Award Abstract # 2140826
Representing and learning stress: Grammatical constraints and neural networks

NSF Org: BCS
Division of Behavioral and Cognitive Sciences
Recipient: UNIVERSITY OF MASSACHUSETTS
Initial Amendment Date: April 6, 2022
Latest Amendment Date: April 6, 2022
Award Number: 2140826
Award Instrument: Standard Grant
Program Manager: Rachel M. Theodore
rtheodor@nsf.gov
 (703)292-4770
BCS
 Division of Behavioral and Cognitive Sciences
SBE
 Directorate for Social, Behavioral and Economic Sciences
Start Date: April 15, 2022
End Date: September 30, 2026 (Estimated)
Total Intended Award Amount: $386,226.00
Total Awarded Amount to Date: $386,226.00
Funds Obligated to Date: FY 2022 = $386,226.00
History of Investigator:
  • Joseph Pater (Principal Investigator)
    pater@linguist.umass.edu
  • Gaja Jarosz (Co-Principal Investigator)
Recipient Sponsored Research Office: University of Massachusetts Amherst
101 COMMONWEALTH AVE
AMHERST
MA  US  01003-9252
(413)545-0698
Sponsor Congressional District: 02
Primary Place of Performance: University of Massachusetts Amherst
100 Venture Way Suite 201
Hadley
MA  US  01035-9450
Primary Place of Performance
Congressional District:
02
Unique Entity Identifier (UEI): VGJHK59NMPK9
Parent UEI: VGJHK59NMPK9
NSF Program(s): Linguistics,
Human Networks & Data Sci Res
Primary Program Source: 01002223DB NSF RESEARCH & RELATED ACTIVIT
Program Reference Code(s): 9178, SMET, 9179, 1311, 104Z, 9251
Program Element Code(s): 131100, 147Y00
Award Agency Code: 4900
Fund Agency Code: 4900
Assistance Listing Number(s): 47.075

ABSTRACT

Languages are systems of remarkable complexity, and linguists and computer scientists have devoted considerable effort to the development of methods for representing those complex systems, as well as computational methods for learning the system of a given language. This effort is driven by the desires to better understand human cognition, and to build better language technologies. This project draws on the theories and methods of both linguistics and computer science to study the learning of word stress, the pattern of relative prominence of the syllables in a word. The stress systems of the world's languages are relatively well described, and there are competing linguistic theories of how they are represented. This project applies learning methods from computer science to find new evidence to distinguish the competing linguistic theories. It also examines systems of language representation that have been developed in computer science and have received relatively little attention by linguists (neural networks). The research will engage undergraduate and graduate linguistics students at a public university. Linguistics has a much higher proportion of female students than computer science, and this project aims to address gender imbalance in STEM.

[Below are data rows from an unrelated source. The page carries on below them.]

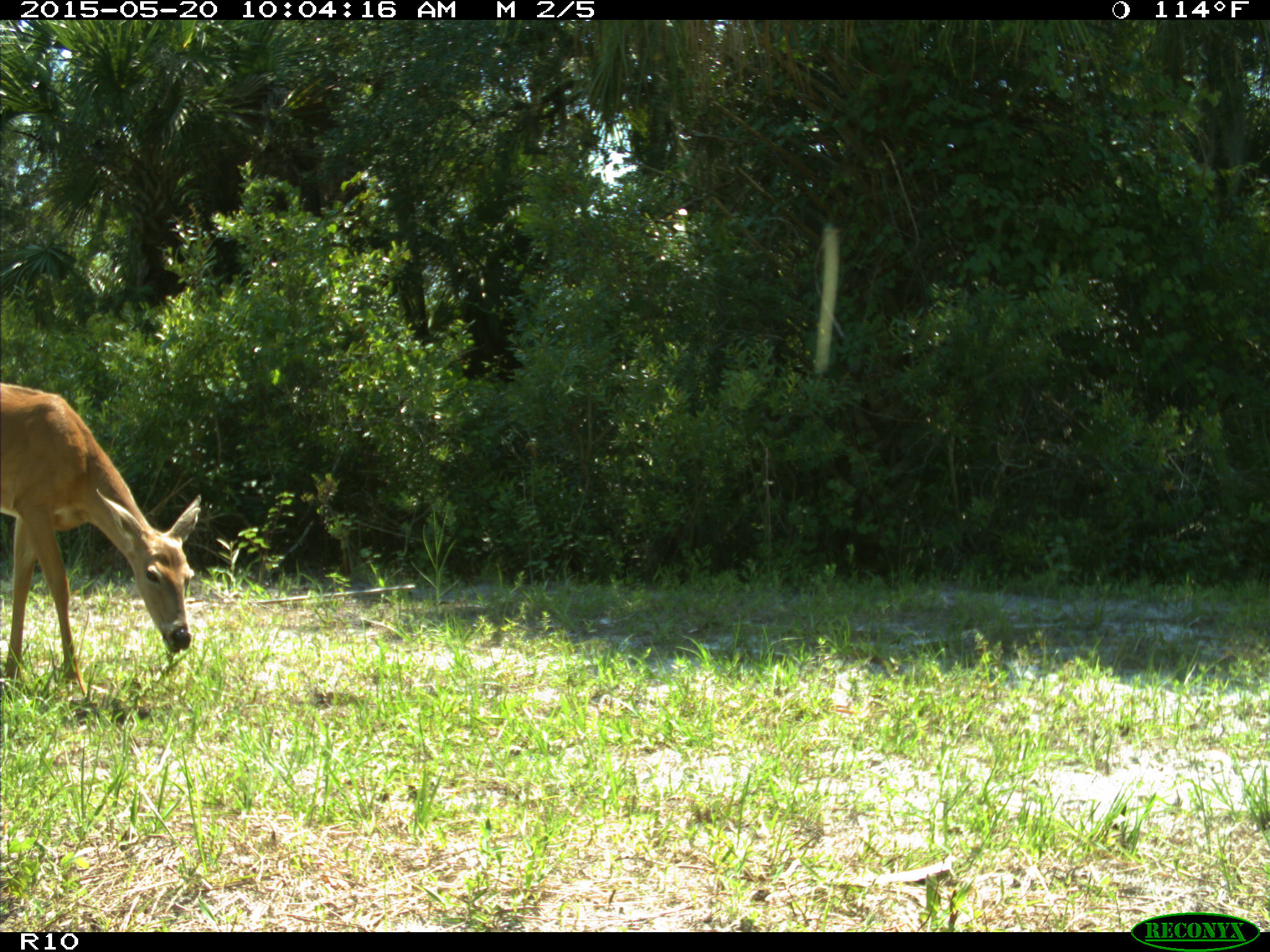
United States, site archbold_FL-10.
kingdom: Animalia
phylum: Chordata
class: Mammalia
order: Artiodactyla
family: Cervidae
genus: Odocoileus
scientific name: Odocoileus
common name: deer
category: unidentified deer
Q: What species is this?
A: Unidentified deer (deer) (Odocoileus).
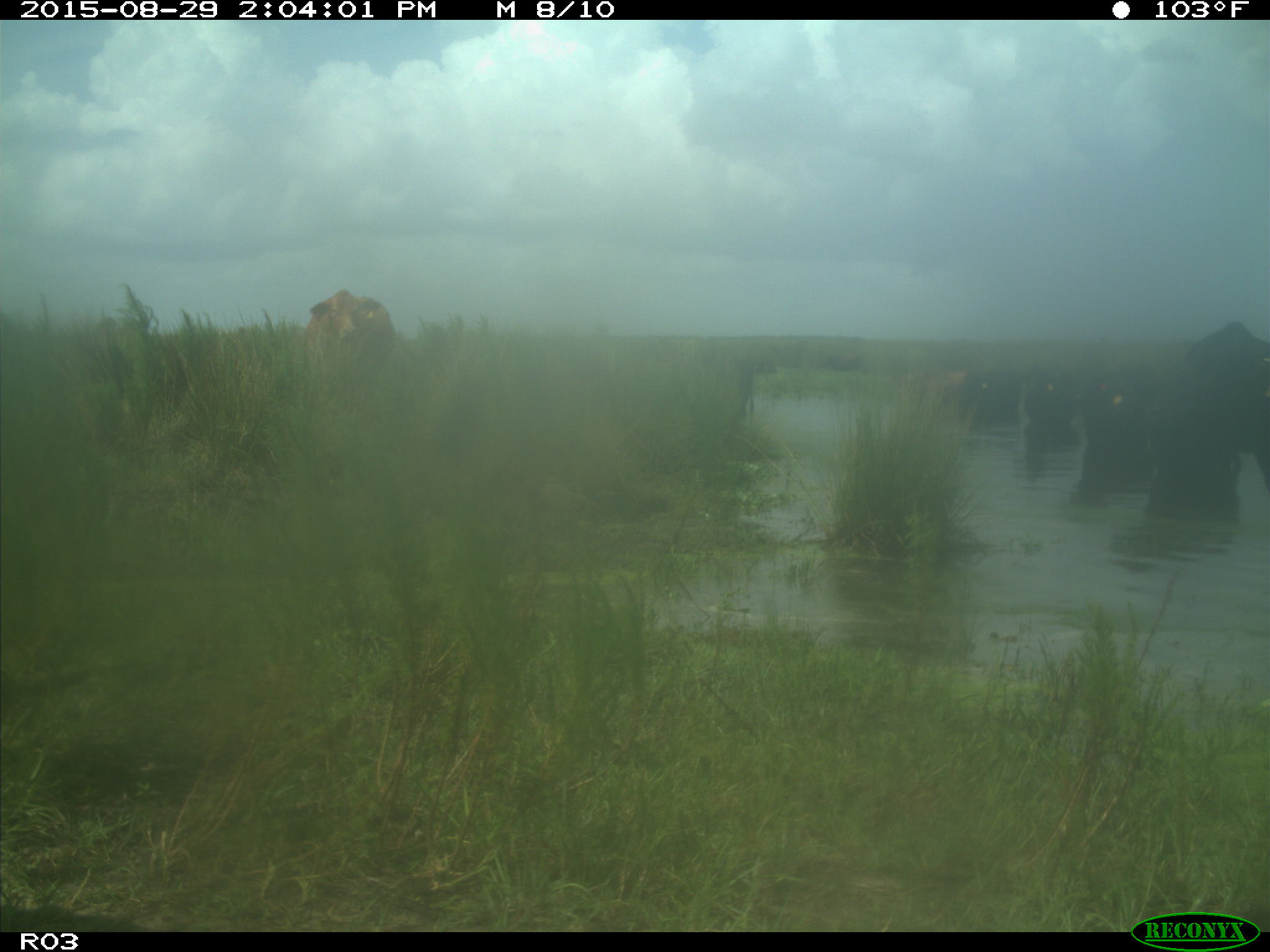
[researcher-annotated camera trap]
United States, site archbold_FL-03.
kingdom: Animalia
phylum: Chordata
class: Mammalia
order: Artiodactyla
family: Bovidae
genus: Bos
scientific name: Bos taurus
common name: domestic cow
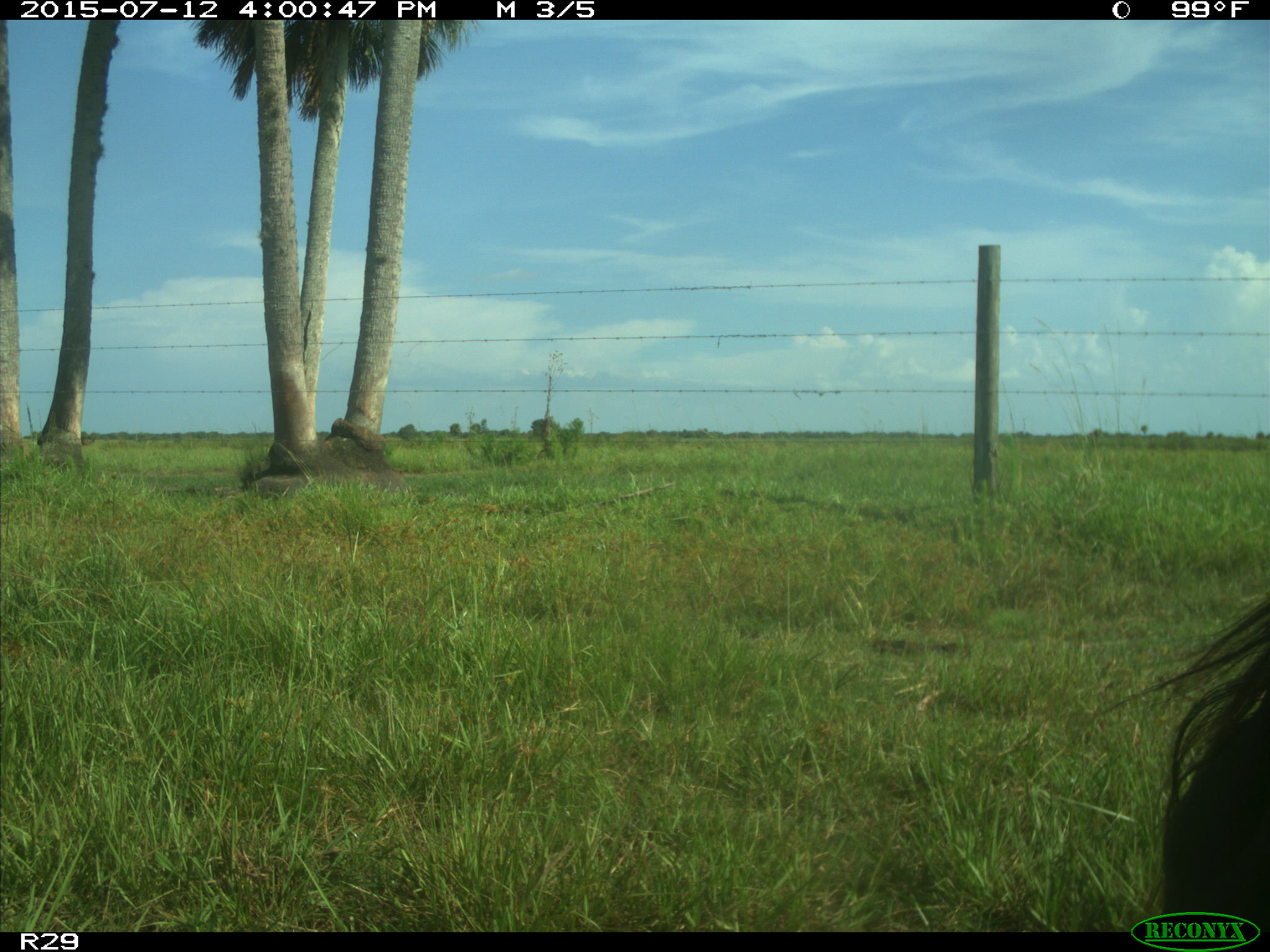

From a linguistic perspective, learning stress involves learning hidden structure, parts of the representation that are not present in the observed data and that must be inferred by the learner. A given pattern of prominence over syllables is often consistent with multiple prosodic representations. The approach to hidden structure learning used in this project applies the general technique of Expectation Maximization, which in pilot work achieved good results on a standard test set. Intriguingly, many of the languages that this learner failed on in the test set are ones that are in fact cross-linguistically unattested. This project expands the set of tested languages to include more of the range of systems found cross-linguistically, and further explores the possibility that typological gaps have learning explanations. It compares hypotheses about the constraints responsible for stress placement by comparing how well they support the learning of attested systems, and whether they can help explain typological gaps. Pilot work also found indications that a neural network could learn generalizable representations of the data; the project is further testing this method. All of the software developed in this project is being made freely available, as is a database of the stress systems of the world?s languages.

This award reflects NSF's statutory mission and has been deemed worthy of support through evaluation using the Foundation's intellectual merit and broader impacts review criteria.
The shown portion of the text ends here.